No future for AKP without Erdoğan, says pro-gov’t columnist

Turkish President Recep Tayyip Erdoğan should not fall into the “trap” of relinquishing his position at the head of the ruling Justice and Development Party (AKP), said Abdulkadir Selvi, a columnist known for his links to the ruling party.

The AKP’s landslide defeat in the Istanbul mayoral rerun on June 23 has spurred reports saying Erdoğan is preparing to step down as the AKP chair.

But these reports have been stirred up by opponents of the AKP seeking to cut the president’s ties to the ruling party, Selvi said in his column for pro-government daily Hürriyet.

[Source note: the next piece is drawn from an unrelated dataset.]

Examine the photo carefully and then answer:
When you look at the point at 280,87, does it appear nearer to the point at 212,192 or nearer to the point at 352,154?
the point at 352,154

“No such project is underway in the AK Party”, Selvi said. “It seems like a trap to separate Erdoğan from the AK Party … What the lifespan of an AK Party without Erdoğan would be, I can’t be sure.”

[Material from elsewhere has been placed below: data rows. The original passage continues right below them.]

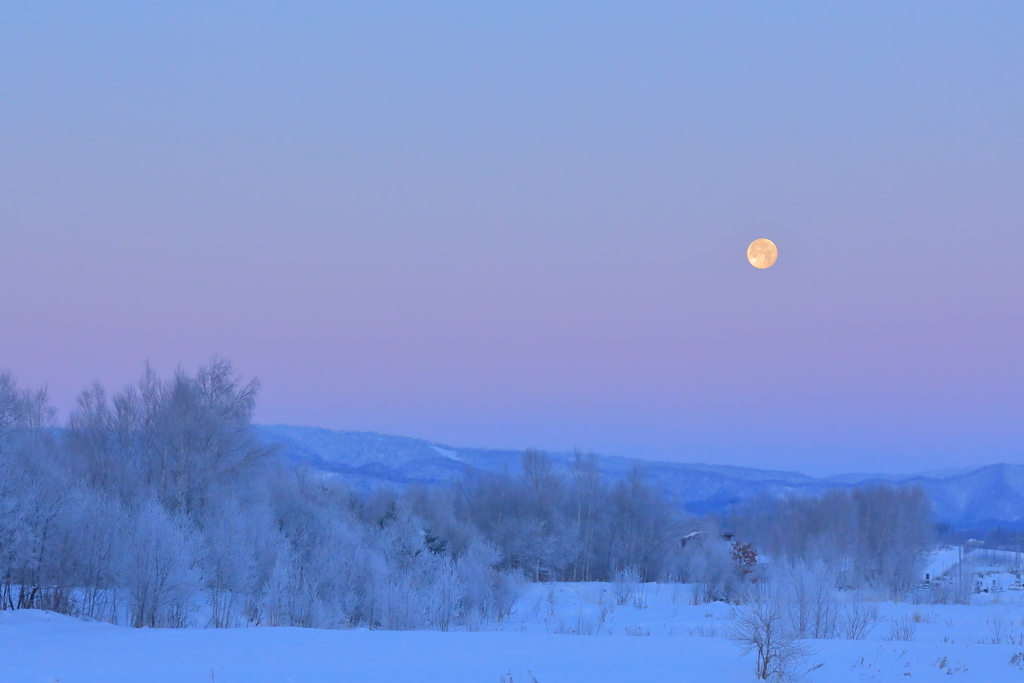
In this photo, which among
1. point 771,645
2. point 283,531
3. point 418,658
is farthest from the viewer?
point 283,531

Erdoğan, a founding member of the Islamist AKP, has gained unparalleled power in Turkey over 16 years of rule as the prime minister and then president.

He served as the chair of the AKP from 2001 until he became the first president elected in a popular vote in 2014. He stepped down from the chairmanship that year to conform to a law forbidding Turkey’s president from holding political affiliation.

In 2017, while Turkey was still governed under a state of emergency following the 2016 coup attempt, Erdoğan’s government repealed the law days after winning a controversial referendum to transition from a parliamentary republic to an executive presidential system.

The president reclaimed his position as AKP leader on May 21, 2017, after a three-year spell with former prime ministers Ahmet Davutoğlu and Binali Yıldırım in charge.

“When Erdoğan was elected to the presidency, he tried to control the AK Party from afar. But the Davutoğlu and Yıldırım models failed to take hold”, Selvi said.

The AKP chair has considerable control over important matters within the party, including its candidate lists in elections.